HR IBNUMAJAH: 5-416
Thaharah dan sunah-sunahnya ( الطهارة وسننها)
Sederhana dalam wudlu dan makhruhnya berlebihan di dalamnya ( ما جاء في القصد في الوضوء وكراهة التعدي فيه)

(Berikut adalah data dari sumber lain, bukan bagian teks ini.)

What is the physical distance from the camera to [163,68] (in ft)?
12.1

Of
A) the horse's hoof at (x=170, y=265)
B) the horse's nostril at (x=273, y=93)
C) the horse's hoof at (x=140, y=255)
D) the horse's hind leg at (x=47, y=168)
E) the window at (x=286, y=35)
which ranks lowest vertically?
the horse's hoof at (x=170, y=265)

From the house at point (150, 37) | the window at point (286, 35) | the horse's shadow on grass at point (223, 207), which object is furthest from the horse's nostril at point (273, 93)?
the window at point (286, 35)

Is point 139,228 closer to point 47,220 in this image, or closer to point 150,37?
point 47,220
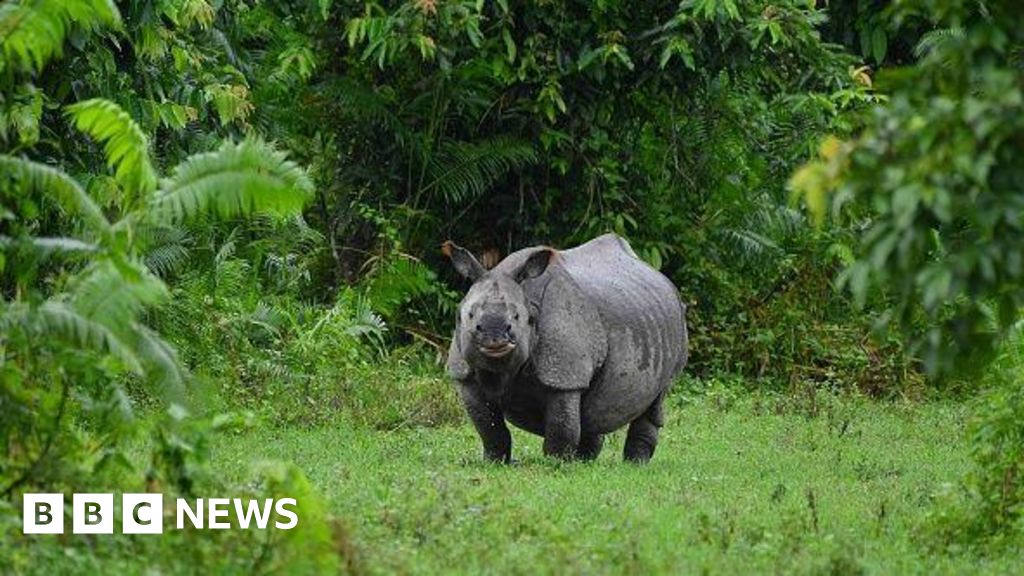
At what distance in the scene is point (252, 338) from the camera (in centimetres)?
1598

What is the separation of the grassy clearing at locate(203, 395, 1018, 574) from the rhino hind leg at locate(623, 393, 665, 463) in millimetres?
119

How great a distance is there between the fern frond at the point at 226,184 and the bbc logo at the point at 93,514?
116 cm

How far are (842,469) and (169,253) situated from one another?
16.3ft

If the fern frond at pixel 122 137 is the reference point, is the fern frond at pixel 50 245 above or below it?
below

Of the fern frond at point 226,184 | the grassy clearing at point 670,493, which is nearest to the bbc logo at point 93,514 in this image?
the grassy clearing at point 670,493

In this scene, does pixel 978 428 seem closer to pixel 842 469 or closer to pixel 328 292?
pixel 842 469

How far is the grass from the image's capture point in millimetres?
8195

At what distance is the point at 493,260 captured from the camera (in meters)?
17.9

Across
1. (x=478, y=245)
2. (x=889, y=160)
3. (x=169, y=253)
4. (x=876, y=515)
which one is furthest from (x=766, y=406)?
(x=889, y=160)

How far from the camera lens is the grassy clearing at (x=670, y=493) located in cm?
901

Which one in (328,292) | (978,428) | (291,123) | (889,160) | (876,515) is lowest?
(328,292)

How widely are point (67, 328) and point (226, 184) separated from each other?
2.84 feet

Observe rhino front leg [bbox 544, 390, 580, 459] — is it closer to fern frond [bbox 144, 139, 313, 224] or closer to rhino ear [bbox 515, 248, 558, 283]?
rhino ear [bbox 515, 248, 558, 283]

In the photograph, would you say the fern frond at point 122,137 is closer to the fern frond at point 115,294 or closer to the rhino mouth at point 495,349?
the fern frond at point 115,294
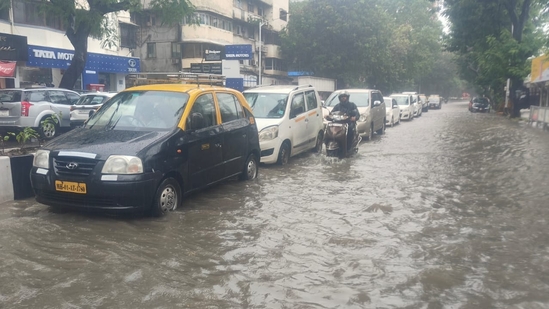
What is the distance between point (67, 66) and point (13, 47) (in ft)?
14.0

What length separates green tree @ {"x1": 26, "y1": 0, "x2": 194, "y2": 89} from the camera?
19.3 metres

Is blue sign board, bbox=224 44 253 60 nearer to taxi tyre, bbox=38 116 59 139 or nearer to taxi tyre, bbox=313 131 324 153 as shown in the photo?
taxi tyre, bbox=38 116 59 139

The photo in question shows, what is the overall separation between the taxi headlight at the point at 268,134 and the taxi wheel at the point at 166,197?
4324mm

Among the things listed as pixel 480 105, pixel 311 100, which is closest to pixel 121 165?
pixel 311 100

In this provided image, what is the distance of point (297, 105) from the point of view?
40.8 feet

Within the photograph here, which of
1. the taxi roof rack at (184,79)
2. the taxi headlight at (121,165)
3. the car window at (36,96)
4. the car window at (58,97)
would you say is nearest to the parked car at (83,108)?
the car window at (58,97)

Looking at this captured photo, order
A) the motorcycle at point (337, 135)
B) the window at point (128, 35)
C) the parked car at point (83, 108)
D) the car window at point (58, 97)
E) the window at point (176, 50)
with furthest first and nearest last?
the window at point (176, 50) < the window at point (128, 35) < the parked car at point (83, 108) < the car window at point (58, 97) < the motorcycle at point (337, 135)

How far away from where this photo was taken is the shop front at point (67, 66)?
83.9 ft

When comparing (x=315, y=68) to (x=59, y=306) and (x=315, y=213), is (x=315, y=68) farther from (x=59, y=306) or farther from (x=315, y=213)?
(x=59, y=306)

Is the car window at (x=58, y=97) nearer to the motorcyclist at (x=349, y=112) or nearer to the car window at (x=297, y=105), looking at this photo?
the car window at (x=297, y=105)

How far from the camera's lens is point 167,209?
689 cm

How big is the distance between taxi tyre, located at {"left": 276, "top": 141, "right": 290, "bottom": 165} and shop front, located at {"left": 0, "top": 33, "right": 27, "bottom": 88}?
56.2 feet

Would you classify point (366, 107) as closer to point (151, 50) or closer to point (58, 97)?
point (58, 97)

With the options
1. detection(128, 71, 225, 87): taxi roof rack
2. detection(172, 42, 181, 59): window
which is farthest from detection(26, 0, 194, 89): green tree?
detection(172, 42, 181, 59): window
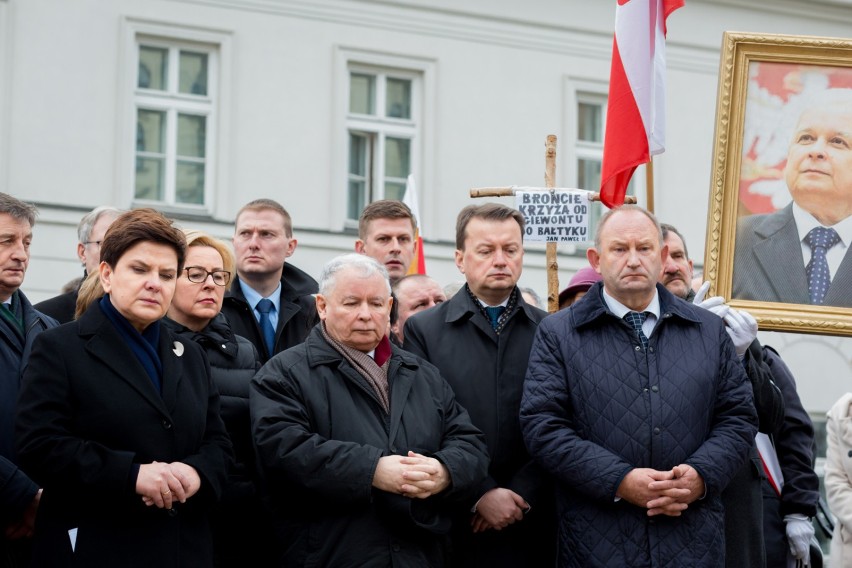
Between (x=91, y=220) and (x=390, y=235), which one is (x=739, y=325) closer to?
(x=390, y=235)

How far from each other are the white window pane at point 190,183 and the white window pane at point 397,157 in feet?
7.54

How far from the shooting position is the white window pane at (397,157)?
54.4 feet

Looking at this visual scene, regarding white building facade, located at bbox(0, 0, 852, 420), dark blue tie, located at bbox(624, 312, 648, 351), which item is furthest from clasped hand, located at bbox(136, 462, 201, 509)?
white building facade, located at bbox(0, 0, 852, 420)

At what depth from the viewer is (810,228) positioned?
6.33 m

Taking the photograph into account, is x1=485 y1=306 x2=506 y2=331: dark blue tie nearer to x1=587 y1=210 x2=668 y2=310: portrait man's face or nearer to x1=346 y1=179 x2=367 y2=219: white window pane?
x1=587 y1=210 x2=668 y2=310: portrait man's face

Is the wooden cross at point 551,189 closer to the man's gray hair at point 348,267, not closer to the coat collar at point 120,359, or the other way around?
the man's gray hair at point 348,267

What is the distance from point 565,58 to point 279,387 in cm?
1276

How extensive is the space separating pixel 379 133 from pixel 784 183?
1052 cm

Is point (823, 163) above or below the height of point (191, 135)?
below

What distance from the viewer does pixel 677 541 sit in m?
5.16

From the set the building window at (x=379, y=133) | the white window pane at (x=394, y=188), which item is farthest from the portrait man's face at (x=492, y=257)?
the white window pane at (x=394, y=188)

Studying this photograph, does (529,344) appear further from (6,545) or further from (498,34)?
(498,34)

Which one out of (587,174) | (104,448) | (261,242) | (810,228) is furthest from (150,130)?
(104,448)

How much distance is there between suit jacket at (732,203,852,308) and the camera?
20.3 feet
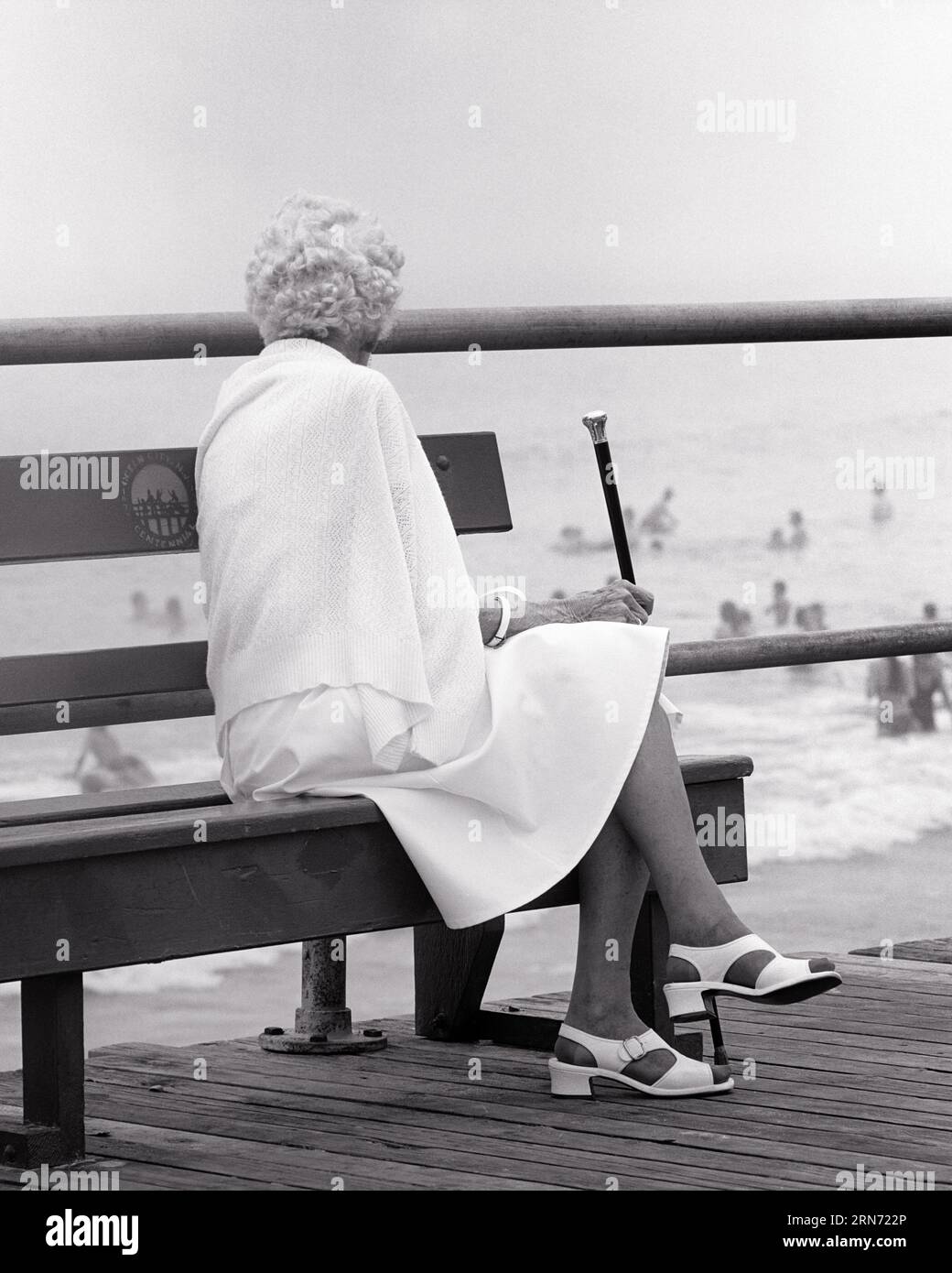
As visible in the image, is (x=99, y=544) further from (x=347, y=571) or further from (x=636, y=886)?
(x=636, y=886)

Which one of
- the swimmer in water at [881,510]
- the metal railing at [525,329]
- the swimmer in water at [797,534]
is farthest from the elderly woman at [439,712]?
the swimmer in water at [881,510]

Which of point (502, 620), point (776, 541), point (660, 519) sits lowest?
point (502, 620)

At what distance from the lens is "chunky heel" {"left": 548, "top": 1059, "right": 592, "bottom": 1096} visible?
7.97 feet

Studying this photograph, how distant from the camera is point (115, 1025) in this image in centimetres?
994

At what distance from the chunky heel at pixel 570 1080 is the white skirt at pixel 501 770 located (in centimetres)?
26

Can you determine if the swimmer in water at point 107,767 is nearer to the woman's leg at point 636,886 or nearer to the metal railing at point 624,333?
the metal railing at point 624,333

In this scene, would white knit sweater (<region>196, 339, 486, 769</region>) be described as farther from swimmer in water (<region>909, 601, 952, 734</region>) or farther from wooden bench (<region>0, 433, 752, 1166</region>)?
swimmer in water (<region>909, 601, 952, 734</region>)

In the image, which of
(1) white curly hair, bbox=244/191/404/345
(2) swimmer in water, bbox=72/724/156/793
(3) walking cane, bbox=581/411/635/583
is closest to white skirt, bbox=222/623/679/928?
(3) walking cane, bbox=581/411/635/583

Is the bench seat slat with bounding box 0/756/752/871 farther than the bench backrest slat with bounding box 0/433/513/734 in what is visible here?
No

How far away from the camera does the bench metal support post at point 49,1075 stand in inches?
81.9

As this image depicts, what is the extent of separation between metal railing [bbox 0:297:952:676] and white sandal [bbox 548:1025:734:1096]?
0.67 meters

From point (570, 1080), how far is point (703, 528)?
1582 cm

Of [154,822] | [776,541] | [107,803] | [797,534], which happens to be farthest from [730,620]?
[154,822]

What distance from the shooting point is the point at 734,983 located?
2312mm
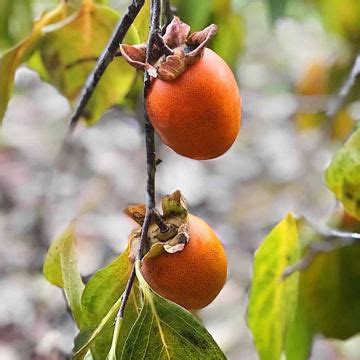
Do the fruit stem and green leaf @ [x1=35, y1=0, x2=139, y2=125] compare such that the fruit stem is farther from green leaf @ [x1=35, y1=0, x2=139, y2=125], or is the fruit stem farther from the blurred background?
the blurred background

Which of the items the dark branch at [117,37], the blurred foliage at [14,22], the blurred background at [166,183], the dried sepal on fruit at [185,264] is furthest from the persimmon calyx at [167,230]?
the blurred background at [166,183]

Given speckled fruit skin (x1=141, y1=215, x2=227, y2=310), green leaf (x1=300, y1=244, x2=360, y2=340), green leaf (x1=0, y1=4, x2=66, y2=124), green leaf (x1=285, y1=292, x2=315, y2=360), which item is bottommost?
green leaf (x1=285, y1=292, x2=315, y2=360)

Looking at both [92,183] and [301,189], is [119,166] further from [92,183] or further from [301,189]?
[301,189]

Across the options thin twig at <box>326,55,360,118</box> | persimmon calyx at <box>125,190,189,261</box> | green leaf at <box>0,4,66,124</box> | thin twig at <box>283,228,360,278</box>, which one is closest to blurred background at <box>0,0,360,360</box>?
thin twig at <box>326,55,360,118</box>

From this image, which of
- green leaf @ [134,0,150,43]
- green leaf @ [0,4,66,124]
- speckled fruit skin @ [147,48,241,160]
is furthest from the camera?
green leaf @ [0,4,66,124]

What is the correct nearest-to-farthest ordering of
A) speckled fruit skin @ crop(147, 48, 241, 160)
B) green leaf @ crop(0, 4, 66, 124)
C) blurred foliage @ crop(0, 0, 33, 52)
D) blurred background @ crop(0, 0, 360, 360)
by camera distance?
speckled fruit skin @ crop(147, 48, 241, 160)
green leaf @ crop(0, 4, 66, 124)
blurred foliage @ crop(0, 0, 33, 52)
blurred background @ crop(0, 0, 360, 360)

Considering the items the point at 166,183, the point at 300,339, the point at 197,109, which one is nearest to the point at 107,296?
the point at 197,109
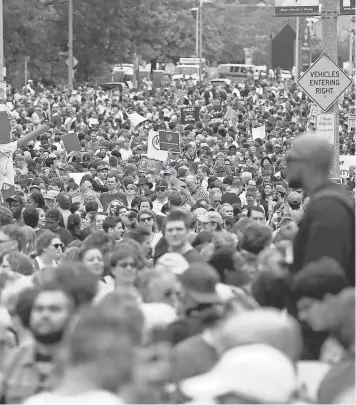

حَدَّثَنَا عَلِيُّ بْنُ مُحَمَّدٍ حَدَّثَنَا خَالِي يَعْلَى عَنْ سُفْيَانَ عَنْ مُوسَى بْنِ أَبِي عَائِشَةَ عَنْ عَمْرِو بْنِ شُعَيْبٍ عَنْ أَبِيهِ عَنْ جَدِّهِ قَالَ
جَاءَ أَعْرَابِيٌّ إِلَى النَّبِيِّ صَلَّى اللَّهُ عَلَيْهِ وَسَلَّمَ فَسَأَلَهُ عَنْ الْوُضُوءِ فَأَرَاهُ ثَلَاثًا ثَلَاثًا ثُمَّ قَالَ هَذَا الْوُضُوءُ فَمَنْ زَادَ عَلَى هَذَا فَقَدْ أَسَاءَ أَوْ تَعَدَّى أَوْ ظَلَمَ
Telah menceritakan kepada kami [Ali bin Muhammad] berkata, telah menceritakan kepada kami pamanku [Ya'la] dari [Sufyan] dari [Musa bin Abu Aisyah] dari ['Amru bin Syu'aib] dari [Bapaknya] dari [Kakeknya] ia berkata; "Seorang arab badui datang kepada Nabi shallallahu 'alaihi wasallam dan bertanya tentang wudlu, menurutku beliau berwudlu tiga kali-tiga kali, kemudian beliau bersabda: "seperti Inilah tatacara wudlu, barangsiapa menambahi maka ia telah berbuat keburukan, atau melampaui batas, atau zhalim."